Frame-extraction description: The same general white companion device sits near a laptop while a person types. The device appears to respond or think: its eyes change, a glowing rim appears around the face/body, and it ends with a friendlier expression. The interaction concept is clear, though the face proportions and glow placement shift slightly between moments.

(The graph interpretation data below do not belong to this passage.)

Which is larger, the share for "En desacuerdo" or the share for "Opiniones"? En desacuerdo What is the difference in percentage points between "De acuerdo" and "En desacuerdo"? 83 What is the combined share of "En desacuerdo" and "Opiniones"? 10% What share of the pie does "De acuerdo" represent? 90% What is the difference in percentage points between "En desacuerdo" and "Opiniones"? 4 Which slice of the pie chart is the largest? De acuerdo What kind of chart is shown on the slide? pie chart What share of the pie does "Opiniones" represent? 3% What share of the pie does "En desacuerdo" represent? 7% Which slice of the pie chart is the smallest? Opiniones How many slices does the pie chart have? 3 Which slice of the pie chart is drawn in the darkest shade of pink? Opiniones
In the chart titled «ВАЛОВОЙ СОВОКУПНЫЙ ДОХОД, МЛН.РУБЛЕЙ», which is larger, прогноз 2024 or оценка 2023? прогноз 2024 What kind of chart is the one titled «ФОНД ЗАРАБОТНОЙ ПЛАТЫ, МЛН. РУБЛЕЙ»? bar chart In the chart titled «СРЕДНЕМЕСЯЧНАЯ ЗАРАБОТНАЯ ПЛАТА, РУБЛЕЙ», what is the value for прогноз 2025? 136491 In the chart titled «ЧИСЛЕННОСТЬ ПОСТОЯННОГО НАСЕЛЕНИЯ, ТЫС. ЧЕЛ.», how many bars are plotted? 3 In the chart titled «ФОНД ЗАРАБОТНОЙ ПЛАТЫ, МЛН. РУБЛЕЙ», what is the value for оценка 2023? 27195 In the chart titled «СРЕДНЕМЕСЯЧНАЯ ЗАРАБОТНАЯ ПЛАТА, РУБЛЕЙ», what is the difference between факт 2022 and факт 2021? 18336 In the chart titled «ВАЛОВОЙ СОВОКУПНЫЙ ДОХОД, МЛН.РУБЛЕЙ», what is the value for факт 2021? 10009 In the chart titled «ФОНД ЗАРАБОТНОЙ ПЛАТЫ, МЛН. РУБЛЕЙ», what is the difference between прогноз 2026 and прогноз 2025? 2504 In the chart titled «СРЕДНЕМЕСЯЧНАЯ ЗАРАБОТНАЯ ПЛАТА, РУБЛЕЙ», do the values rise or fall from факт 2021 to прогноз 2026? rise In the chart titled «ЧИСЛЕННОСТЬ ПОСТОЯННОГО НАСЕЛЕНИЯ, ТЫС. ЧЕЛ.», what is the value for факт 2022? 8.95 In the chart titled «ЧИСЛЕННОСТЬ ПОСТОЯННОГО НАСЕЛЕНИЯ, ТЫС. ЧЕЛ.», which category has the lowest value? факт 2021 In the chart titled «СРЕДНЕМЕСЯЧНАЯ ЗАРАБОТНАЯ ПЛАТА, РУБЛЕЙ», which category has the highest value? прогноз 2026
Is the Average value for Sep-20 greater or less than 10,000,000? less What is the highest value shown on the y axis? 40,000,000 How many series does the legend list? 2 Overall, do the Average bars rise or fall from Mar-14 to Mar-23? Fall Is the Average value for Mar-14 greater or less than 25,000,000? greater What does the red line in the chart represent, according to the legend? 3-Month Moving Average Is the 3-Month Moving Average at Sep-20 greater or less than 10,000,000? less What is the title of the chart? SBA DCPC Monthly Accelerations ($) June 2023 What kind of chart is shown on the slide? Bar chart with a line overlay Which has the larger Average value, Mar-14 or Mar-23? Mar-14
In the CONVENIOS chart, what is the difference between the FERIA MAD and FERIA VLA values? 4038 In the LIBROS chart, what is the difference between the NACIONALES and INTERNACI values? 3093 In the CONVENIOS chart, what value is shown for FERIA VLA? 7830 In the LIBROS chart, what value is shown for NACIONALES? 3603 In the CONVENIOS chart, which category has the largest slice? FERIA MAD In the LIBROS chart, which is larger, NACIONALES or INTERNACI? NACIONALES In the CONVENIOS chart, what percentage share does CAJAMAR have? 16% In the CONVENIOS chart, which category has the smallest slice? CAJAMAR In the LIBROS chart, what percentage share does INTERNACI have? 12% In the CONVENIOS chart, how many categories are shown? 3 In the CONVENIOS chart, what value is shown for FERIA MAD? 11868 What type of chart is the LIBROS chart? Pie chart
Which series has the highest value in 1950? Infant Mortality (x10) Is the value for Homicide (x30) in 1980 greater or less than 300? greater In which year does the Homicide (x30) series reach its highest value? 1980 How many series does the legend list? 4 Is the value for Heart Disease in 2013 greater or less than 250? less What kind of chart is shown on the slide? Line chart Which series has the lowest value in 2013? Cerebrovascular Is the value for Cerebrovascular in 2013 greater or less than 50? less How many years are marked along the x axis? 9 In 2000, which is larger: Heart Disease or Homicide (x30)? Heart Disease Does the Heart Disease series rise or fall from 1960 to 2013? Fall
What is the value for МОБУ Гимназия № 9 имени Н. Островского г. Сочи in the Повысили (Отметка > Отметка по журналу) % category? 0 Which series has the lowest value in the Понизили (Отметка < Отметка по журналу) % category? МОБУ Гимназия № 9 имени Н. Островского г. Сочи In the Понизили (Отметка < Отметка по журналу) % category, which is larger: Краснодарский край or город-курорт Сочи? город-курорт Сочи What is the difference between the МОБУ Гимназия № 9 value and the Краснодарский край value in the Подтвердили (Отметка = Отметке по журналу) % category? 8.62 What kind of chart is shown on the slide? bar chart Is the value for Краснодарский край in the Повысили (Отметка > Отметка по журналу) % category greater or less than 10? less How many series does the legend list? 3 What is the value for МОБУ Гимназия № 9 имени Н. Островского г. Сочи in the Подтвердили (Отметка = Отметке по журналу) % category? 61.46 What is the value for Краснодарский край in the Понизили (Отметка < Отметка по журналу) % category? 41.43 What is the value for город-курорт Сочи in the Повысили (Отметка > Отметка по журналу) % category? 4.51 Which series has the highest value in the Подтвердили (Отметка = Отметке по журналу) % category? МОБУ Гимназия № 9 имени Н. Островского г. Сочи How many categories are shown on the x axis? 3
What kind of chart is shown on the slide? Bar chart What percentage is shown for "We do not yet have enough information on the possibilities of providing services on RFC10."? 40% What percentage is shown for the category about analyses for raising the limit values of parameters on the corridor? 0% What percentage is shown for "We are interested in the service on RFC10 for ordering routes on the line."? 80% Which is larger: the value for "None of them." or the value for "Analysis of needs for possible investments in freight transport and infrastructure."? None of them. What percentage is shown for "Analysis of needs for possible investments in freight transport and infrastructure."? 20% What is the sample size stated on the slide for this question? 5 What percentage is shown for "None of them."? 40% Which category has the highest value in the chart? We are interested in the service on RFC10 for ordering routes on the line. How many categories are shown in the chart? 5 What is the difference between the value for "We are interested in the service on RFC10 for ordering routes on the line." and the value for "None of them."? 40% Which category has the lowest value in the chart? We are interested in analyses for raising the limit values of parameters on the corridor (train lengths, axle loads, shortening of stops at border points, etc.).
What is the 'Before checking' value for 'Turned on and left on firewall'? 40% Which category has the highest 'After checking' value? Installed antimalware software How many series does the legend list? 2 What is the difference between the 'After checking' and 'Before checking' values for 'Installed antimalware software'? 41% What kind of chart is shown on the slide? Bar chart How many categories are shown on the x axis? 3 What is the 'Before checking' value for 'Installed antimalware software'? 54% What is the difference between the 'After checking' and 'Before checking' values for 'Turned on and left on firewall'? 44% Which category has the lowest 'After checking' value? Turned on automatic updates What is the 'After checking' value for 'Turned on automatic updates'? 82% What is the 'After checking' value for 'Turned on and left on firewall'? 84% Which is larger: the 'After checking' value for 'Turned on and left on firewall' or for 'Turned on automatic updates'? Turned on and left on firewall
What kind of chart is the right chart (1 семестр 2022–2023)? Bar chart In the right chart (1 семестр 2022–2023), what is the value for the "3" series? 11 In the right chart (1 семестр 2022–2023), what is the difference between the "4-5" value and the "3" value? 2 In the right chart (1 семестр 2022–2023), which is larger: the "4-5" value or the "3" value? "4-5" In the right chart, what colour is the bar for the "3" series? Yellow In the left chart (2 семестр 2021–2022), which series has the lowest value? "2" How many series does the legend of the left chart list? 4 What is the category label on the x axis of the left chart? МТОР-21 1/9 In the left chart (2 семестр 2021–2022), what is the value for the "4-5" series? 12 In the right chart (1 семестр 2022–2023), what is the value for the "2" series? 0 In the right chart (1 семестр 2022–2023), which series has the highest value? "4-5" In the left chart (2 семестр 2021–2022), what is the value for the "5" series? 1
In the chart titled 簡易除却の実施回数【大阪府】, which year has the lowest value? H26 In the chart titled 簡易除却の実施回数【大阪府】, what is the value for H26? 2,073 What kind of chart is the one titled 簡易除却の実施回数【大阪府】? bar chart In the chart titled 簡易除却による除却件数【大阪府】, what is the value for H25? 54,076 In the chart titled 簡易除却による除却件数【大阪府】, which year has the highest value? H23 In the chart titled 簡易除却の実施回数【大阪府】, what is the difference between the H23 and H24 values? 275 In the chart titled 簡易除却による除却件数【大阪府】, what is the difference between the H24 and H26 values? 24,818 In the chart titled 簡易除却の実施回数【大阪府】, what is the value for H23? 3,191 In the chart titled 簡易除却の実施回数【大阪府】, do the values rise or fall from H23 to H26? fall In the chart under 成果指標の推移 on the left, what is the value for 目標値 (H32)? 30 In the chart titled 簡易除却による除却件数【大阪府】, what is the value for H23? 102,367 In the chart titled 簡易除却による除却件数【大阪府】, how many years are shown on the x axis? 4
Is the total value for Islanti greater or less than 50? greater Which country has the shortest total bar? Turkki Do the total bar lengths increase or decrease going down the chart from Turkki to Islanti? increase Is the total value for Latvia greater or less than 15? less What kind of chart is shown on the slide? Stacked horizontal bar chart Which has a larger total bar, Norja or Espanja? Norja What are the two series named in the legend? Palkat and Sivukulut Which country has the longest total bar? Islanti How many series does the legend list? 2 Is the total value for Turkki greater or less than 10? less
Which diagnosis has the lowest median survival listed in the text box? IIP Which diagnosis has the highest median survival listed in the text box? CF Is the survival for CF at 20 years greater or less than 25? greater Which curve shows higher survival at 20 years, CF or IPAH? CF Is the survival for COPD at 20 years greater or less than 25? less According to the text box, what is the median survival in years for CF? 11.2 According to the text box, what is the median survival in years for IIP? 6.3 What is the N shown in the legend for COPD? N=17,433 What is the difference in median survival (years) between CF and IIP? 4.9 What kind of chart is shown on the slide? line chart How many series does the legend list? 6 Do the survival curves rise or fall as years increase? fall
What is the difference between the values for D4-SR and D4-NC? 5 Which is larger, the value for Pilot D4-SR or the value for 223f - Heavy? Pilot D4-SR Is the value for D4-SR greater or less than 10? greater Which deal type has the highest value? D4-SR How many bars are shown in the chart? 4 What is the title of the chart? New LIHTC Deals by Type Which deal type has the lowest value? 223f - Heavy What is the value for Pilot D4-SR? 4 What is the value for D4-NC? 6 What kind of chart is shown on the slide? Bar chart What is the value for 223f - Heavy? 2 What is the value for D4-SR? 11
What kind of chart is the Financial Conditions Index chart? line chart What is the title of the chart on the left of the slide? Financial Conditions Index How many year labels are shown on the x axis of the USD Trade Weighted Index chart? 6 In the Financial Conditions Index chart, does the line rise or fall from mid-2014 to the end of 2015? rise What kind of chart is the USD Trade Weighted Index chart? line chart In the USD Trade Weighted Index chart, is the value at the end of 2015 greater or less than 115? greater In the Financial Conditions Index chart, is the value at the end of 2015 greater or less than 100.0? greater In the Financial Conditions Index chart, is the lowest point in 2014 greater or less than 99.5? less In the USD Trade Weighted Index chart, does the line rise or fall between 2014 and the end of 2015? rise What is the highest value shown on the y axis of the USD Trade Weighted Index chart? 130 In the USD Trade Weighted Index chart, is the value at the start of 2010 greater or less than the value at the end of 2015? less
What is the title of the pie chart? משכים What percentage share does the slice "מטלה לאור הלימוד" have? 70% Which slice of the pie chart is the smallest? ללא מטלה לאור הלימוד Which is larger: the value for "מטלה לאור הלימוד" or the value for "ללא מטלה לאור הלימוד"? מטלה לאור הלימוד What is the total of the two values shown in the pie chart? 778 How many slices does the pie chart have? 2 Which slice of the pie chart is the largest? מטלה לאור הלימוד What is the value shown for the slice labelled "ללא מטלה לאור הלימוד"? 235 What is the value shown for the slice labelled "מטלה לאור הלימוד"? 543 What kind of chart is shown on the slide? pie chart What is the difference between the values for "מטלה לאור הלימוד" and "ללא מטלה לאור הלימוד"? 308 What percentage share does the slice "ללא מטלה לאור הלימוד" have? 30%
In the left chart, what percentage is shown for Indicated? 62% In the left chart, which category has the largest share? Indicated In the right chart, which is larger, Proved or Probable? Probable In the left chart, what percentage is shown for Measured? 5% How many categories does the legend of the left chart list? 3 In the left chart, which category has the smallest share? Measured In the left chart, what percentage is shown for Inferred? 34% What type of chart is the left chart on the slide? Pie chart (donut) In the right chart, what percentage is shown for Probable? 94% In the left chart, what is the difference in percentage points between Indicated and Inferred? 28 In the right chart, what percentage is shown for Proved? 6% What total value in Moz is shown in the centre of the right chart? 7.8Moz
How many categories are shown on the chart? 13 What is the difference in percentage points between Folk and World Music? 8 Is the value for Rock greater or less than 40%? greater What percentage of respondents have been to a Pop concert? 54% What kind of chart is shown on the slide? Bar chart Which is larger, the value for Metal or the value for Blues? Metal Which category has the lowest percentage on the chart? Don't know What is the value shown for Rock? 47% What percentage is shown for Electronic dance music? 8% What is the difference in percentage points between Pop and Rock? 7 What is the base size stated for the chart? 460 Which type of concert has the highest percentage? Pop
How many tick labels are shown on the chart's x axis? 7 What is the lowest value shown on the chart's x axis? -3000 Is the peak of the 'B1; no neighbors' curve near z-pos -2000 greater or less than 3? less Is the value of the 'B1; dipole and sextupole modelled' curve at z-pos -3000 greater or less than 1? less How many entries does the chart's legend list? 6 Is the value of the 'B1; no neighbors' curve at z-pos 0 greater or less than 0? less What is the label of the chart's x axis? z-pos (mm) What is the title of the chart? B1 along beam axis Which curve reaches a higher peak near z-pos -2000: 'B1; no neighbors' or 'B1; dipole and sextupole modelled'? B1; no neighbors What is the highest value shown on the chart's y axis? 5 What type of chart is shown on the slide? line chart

OpenClaw video-description output: An elderly woman types on a white laptop. Next to her sits a small, white companion robot. As she types, the robot’s dark screen lights up, displaying two glowing white dots for eyes surrounded by a light ring. The dots then turn into a friendly, smiling face. This interaction highlights a warm, supportive relationship between technology and the elderly in a cozy home environment.

Clip 3 — The Moment People Want One

Frame-extraction description: This clip shifts to a more premium glass-orb companion on a black base in an evening desk setup. A hand picks it up, and glowing eyes plus a smile appear inside the sphere. It feels more magical and high-end than the first two clips, but it is less visually consistent with the original white-device concept.

OpenClaw video-description output: A small glass sphere rests on a glowing base on a wooden desk, with a blurred laptop and lamp in the background. A hand reaches out and picks up the sphere, which then displays a simple, glowing smiley face inside. The face blinks and smiles warmly as the person holds the sphere in their palm. The base continues to emit a soft blue light, creating a high-tech and friendly atmosphere for this interactive digital assistant.

What this taught us

The frame-extraction method works when no direct video-understanding command is known, but it is a workaround: it depends on pulling still frames, may miss motion, and required a temporary bundled ffmpeg binary because system ffmpeg was not installed.

The better default for future workspace videos is OpenClaw's native video description command: openclaw infer video describe --file <video-path> --json. It records a cleaner method, describes motion directly, and avoids improvised tooling. Installing system ffmpeg would still be useful later for thumbnails, compression, frame extraction, audio extraction, and editing support.

Optional caption for posting later

Concept product test: a tiny physical avatar for your AI assistant. Not available yet — we’re gauging whether people want this built. Would you keep one on your desk?